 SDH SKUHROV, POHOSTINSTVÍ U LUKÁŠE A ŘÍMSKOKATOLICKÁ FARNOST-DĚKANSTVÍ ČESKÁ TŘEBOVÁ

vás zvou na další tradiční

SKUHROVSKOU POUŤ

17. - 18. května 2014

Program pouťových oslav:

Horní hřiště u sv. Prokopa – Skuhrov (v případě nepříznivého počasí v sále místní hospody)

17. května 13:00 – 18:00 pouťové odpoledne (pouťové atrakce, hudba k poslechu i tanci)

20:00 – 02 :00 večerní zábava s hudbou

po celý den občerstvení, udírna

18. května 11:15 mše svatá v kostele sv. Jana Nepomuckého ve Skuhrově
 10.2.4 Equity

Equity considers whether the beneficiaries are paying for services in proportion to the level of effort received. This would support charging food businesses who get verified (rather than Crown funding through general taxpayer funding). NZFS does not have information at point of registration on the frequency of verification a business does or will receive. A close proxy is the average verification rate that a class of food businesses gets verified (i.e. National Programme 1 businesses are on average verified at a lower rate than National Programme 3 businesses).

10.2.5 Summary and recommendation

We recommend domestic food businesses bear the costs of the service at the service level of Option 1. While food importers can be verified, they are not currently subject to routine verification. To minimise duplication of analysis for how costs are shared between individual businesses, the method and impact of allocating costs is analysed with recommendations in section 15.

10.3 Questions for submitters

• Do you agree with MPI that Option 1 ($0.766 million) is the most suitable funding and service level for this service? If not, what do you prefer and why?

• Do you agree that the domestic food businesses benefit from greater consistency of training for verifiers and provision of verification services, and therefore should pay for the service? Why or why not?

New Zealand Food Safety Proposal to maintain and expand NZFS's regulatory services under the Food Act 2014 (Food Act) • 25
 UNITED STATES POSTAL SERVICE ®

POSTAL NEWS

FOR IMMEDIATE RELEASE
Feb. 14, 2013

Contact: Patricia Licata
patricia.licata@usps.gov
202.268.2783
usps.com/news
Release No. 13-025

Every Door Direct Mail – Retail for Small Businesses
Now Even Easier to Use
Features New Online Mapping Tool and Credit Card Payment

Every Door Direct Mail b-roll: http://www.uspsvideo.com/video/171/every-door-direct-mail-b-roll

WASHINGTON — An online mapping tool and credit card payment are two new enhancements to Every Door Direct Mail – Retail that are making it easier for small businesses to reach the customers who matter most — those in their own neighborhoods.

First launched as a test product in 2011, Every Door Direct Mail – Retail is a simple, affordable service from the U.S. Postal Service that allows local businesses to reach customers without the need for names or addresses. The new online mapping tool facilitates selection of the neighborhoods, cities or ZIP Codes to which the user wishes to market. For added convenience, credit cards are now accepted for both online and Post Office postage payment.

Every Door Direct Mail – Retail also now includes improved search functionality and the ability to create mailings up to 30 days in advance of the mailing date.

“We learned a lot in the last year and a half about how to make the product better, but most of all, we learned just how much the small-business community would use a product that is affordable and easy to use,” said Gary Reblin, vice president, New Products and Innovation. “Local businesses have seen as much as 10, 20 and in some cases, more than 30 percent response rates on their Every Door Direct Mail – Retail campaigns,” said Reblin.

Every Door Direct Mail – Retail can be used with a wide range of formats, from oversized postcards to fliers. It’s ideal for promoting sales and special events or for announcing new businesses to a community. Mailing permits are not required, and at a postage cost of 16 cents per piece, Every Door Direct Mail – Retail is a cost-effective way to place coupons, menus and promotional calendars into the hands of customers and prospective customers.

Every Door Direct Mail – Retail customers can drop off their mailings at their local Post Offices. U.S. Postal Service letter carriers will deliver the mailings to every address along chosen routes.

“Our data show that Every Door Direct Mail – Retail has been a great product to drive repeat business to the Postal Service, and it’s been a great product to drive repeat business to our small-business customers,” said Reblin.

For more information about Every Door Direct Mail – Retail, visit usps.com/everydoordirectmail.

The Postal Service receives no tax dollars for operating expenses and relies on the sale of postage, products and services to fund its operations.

WORK REQUIRED |
Output the entries above word for word.

OUTPUT OF THE TASK |
 SDH SKUHROV, POHOSTINSTVÍ U LUKÁŠE A ŘÍMSKOKATOLICKÁ FARNOST-DĚKANSTVÍ ČESKÁ TŘEBOVÁ

vás zvou na další tradiční

SKUHROVSKOU POUŤ

17. - 18. května 2014

Program pouťových oslav:

Horní hřiště u sv. Prokopa – Skuhrov (v případě nepříznivého počasí v sále místní hospody)

17. května 13:00 – 18:00 pouťové odpoledne (pouťové atrakce, hudba k poslechu i tanci)

20:00 – 02 :00 večerní zábava s hudbou

po celý den občerstvení, udírna

18. května 11:15 mše svatá v kostele sv. Jana Nepomuckého ve Skuhrově
 10.2.4 Equity

Equity considers whether the beneficiaries are paying for services in proportion to the level of effort received. This would support charging food businesses who get verified (rather than Crown funding through general taxpayer funding). NZFS does not have information at point of registration on the frequency of verification a business does or will receive. A close proxy is the average verification rate that a class of food businesses gets verified (i.e. National Programme 1 businesses are on average verified at a lower rate than National Programme 3 businesses).

10.2.5 Summary and recommendation

We recommend domestic food businesses bear the costs of the service at the service level of Option 1. While food importers can be verified, they are not currently subject to routine verification. To minimise duplication of analysis for how costs are shared between individual businesses, the method and impact of allocating costs is analysed with recommendations in section 15.

10.3 Questions for submitters

• Do you agree with MPI that Option 1 ($0.766 million) is the most suitable funding and service level for this service? If not, what do you prefer and why?

• Do you agree that the domestic food businesses benefit from greater consistency of training for verifiers and provision of verification services, and therefore should pay for the service? Why or why not?

New Zealand Food Safety Proposal to maintain and expand NZFS's regulatory services under the Food Act 2014 (Food Act) • 25
 UNITED STATES POSTAL SERVICE ®

POSTAL NEWS

FOR IMMEDIATE RELEASE
Feb. 14, 2013

Contact: Patricia Licata
patricia.licata@usps.gov
202.268.2783
usps.com/news
Release No. 13-025

Every Door Direct Mail – Retail for Small Businesses
Now Even Easier to Use
Features New Online Mapping Tool and Credit Card Payment

Every Door Direct Mail b-roll: http://www.uspsvideo.com/video/171/every-door-direct-mail-b-roll

WASHINGTON — An online mapping tool and credit card payment are two new enhancements to Every Door Direct Mail – Retail that are making it easier for small businesses to reach the customers who matter most — those in their own neighborhoods.

First launched as a test product in 2011, Every Door Direct Mail – Retail is a simple, affordable service from the U.S. Postal Service that allows local businesses to reach customers without the need for names or addresses. The new online mapping tool facilitates selection of the neighborhoods, cities or ZIP Codes to which the user wishes to market. For added convenience, credit cards are now accepted for both online and Post Office postage payment.

Every Door Direct Mail – Retail also now includes improved search functionality and the ability to create mailings up to 30 days in advance of the mailing date.

“We learned a lot in the last year and a half about how to make the product better, but most of all, we learned just how much the small-business community would use a product that is affordable and easy to use,” said Gary Reblin, vice president, New Products and Innovation. “Local businesses have seen as much as 10, 20 and in some cases, more than 30 percent response rates on their Every Door Direct Mail – Retail campaigns,” said Reblin.

Every Door Direct Mail – Retail can be used with a wide range of formats, from oversized postcards to fliers. It’s ideal for promoting sales and special events or for announcing new businesses to a community. Mailing permits are not required, and at a postage cost of 16 cents per piece, Every Door Direct Mail – Retail is a cost-effective way to place coupons, menus and promotional calendars into the hands of customers and prospective customers.

Every Door Direct Mail – Retail customers can drop off their mailings at their local Post Offices. U.S. Postal Service letter carriers will deliver the mailings to every address along chosen routes.

“Our data show that Every Door Direct Mail – Retail has been a great product to drive repeat business to the Postal Service, and it’s been a great product to drive repeat business to our small-business customers,” said Reblin.

For more information about Every Door Direct Mail – Retail, visit usps.com/everydoordirectmail.

The Postal Service receives no tax dollars for operating expenses and relies on the sale of postage, products and services to fund its operations.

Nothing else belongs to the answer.